Durante las guerras mundiales, EE.UU. y Reino Unido animaron a su población a cultivar incluso en los jardines públicos
Aunque les parezca mentira, durante las guerras la primera de las preocupaciones no ha sido la batalla, sino cómo alimentar a los que tenían que vivir, luchar y mantener el frente, por un lado, y levantar el país cada día por el otro. En las dos guerras mundiales, los gobiernos norteamericano e inglés recomendaron vivamente a su población cultivar personalmente todo lo que les fuera posible. Para ello, las administraciones instruían mediante panfletos, adiestramiento en pequeños grupos e incluso hubo algún pequeño corto y ayuda de todo tipo, incentivando así la actividad hortelana. Se animó incluso a cultivar en los jardines públicos, en cualquier esquina disponible o en los pequeños alcorques del árbol de la calle. Llamaron a estos huertos que crecían en cualquier espacio disponible los «Jardines de la Victoria». Fueron de una gran utilidad, porque el autoabastecimiento de los civiles permitía que se pudiera disponer con más holgura de comida suficiente para el ejército, que era prioritaria. Esta actividad revirtió beneficiosamente en un doble sentido, y a la vez que sucedía esto, los precios de los alimentos bajaron y la economía no se veía lastrada por las necesidades de alimentos de la población civil. Mientras, los escolares cultivaban en los colegios y los vecinos se unían para plantar huertos en los patios y jardines comunitarios. La cooperación era esencial y mantuvo a la población activa, productiva, coordinada y con una moral fortalecida por el mutuo apoyo.
Las legumbres y los cereales fueron para ellos sustanciales: maíz en Estados Unidos, guisantes en Gran Bretaña. Hortalizas en todas partes, patatas y zanahorias sobre todo, y la necesidad de compartir lo cultivado para que todos pudieran sobrevivir. Una cocina en la que el ingenio y la auténtica creatividad conseguían al menos la supervivencia. Después, una buena nutrición, que preocupaba igualmente, en especial al gobierno norteamericano, para lo que contó con la asesoría del posteriormente célebre profesor Ancel Keys, que desarrolló el concepto de Dieta Mediterránea.

Listado facilitado –
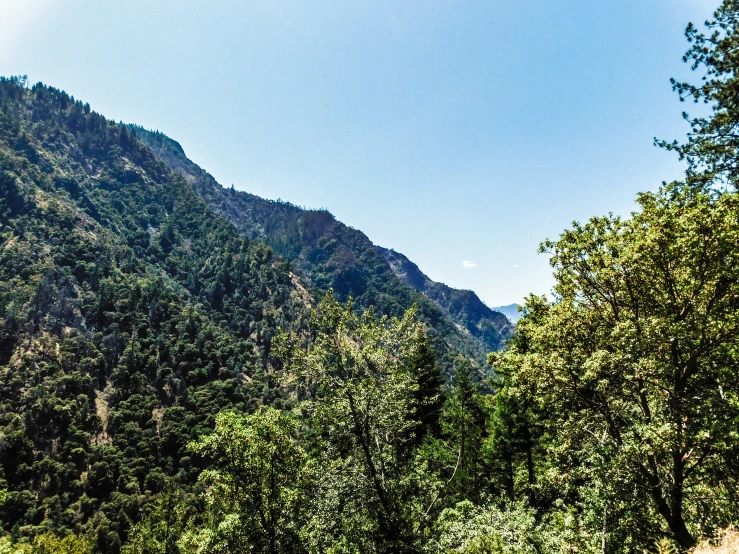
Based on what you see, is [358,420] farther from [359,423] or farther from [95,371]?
[95,371]

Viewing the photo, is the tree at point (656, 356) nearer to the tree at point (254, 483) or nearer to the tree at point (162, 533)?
the tree at point (254, 483)

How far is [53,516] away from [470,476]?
98456 millimetres

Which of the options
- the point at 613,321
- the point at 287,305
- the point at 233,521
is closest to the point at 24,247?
the point at 287,305

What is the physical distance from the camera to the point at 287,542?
44.9ft

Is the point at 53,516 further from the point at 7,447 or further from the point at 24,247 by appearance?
the point at 24,247

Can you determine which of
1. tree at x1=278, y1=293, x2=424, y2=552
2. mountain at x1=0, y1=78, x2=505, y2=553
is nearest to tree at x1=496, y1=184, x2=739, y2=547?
tree at x1=278, y1=293, x2=424, y2=552

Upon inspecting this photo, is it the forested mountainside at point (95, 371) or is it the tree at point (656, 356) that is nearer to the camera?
the tree at point (656, 356)

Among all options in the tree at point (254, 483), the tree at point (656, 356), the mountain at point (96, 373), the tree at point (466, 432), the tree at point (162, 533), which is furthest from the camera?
the mountain at point (96, 373)

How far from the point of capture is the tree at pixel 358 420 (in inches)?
517

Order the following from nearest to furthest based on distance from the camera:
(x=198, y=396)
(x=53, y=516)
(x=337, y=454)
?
(x=337, y=454)
(x=53, y=516)
(x=198, y=396)

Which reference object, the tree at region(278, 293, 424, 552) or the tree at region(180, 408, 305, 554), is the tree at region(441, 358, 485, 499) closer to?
the tree at region(278, 293, 424, 552)

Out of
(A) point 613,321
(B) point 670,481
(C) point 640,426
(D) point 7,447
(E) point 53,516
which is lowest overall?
(E) point 53,516

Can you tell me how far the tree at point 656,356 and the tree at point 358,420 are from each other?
5.14m

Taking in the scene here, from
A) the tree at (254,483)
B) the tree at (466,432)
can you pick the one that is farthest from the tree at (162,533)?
the tree at (466,432)
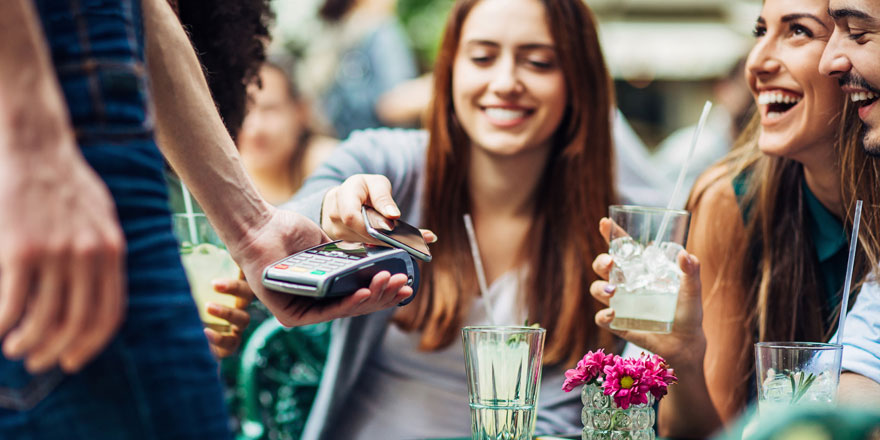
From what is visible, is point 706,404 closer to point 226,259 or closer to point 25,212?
point 226,259

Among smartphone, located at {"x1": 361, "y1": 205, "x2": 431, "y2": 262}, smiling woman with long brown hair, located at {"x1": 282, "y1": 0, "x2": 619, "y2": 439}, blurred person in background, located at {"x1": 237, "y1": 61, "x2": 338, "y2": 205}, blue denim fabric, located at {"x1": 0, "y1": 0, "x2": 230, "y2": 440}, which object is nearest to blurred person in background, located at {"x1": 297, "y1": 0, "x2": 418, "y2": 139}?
blurred person in background, located at {"x1": 237, "y1": 61, "x2": 338, "y2": 205}

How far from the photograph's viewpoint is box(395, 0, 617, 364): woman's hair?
2361mm

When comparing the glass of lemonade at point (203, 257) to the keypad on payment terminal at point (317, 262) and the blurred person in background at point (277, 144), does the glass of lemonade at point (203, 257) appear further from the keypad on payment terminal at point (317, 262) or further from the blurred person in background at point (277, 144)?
the blurred person in background at point (277, 144)

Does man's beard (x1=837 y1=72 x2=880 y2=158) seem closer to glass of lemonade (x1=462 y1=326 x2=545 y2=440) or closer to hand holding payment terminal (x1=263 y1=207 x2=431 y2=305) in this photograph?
glass of lemonade (x1=462 y1=326 x2=545 y2=440)

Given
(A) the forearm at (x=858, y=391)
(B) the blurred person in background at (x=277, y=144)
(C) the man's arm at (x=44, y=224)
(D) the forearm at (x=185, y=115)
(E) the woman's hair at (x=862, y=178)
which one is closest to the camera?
(C) the man's arm at (x=44, y=224)

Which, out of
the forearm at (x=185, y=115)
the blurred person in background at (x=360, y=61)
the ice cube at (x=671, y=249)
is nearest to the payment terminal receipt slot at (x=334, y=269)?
the forearm at (x=185, y=115)

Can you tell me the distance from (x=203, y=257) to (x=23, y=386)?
3.53 feet

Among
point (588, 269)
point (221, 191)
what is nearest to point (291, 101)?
point (588, 269)

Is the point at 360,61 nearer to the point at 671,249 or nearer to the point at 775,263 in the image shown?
the point at 775,263

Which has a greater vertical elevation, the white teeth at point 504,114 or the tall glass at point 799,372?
the white teeth at point 504,114

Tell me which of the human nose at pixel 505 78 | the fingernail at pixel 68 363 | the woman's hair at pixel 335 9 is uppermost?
the woman's hair at pixel 335 9

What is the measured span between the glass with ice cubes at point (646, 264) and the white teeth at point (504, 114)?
751 mm

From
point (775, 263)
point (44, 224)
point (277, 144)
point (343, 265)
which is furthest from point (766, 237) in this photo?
point (277, 144)

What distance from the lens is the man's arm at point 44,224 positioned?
742 millimetres
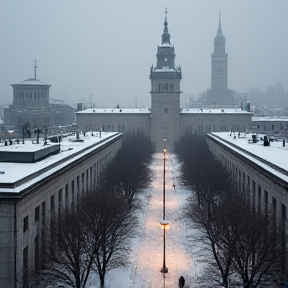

Qué debes hacer – Escribe la continuación del texto sobre los Jardines de la Victoria a partir de su última oración. El listado no guarda ninguna relación con el texto sobre los Jardines de la Victoria.

Espacio de respuesta –
Igualmente, se desarrolló un recetario imaginativo y práctico que aprovechaba recursos que años antes o después casi se consideraban desperdicios. Se buscaba no sólo satisfacer la necesidad, sino disfrutar de la comida, y así panes, dulces y guisos sustanciosos se convirtieron en platos deseados. Y la fabricación de conservas se convirtió en una necesidad mediante la que se aprovechaba el exceso de producción en su temporada más alta. Todo esto suponía una auténtica perturbación en la vida cotidiana, más allá de las zonas en las que se desarrollaba el escenario bélico.
Como decía Doménech en su librito: «La mejor salsa es el hambre», ese hambre que en tiempos de necesidad se convierte en una obsesión cada día al levantarse, que nos lleva a saltar en el tiempo y a recordar las desventuras del perpetuamente ávido Lazarillo de Tormes. Las consecuencias de la guerra de siglos pasados probablemente sean diferentes a las de la actualidad, esperemos lo mejor y apreciemos el conocimiento de jardineros, hortelanos, y cocineros que durante las dos guerras mundiales salvaron infinidad de penurias.
A pesar de todas las dificultades que vivimos, nos encontramos en una de las épocas más confortables de toda la historia: hay novocaína y así no padecerá ninguna molestia en el dentista, tenemos antibióticos para un espectro importante de bacterias, y el supermercado de la esquina está repleto de todo tipo de delicias al alcance de todos. Sólo hace falta que no lo estropeemos. Y para eso es necesario revisar la historia, ahora como nunca, maestra de vida.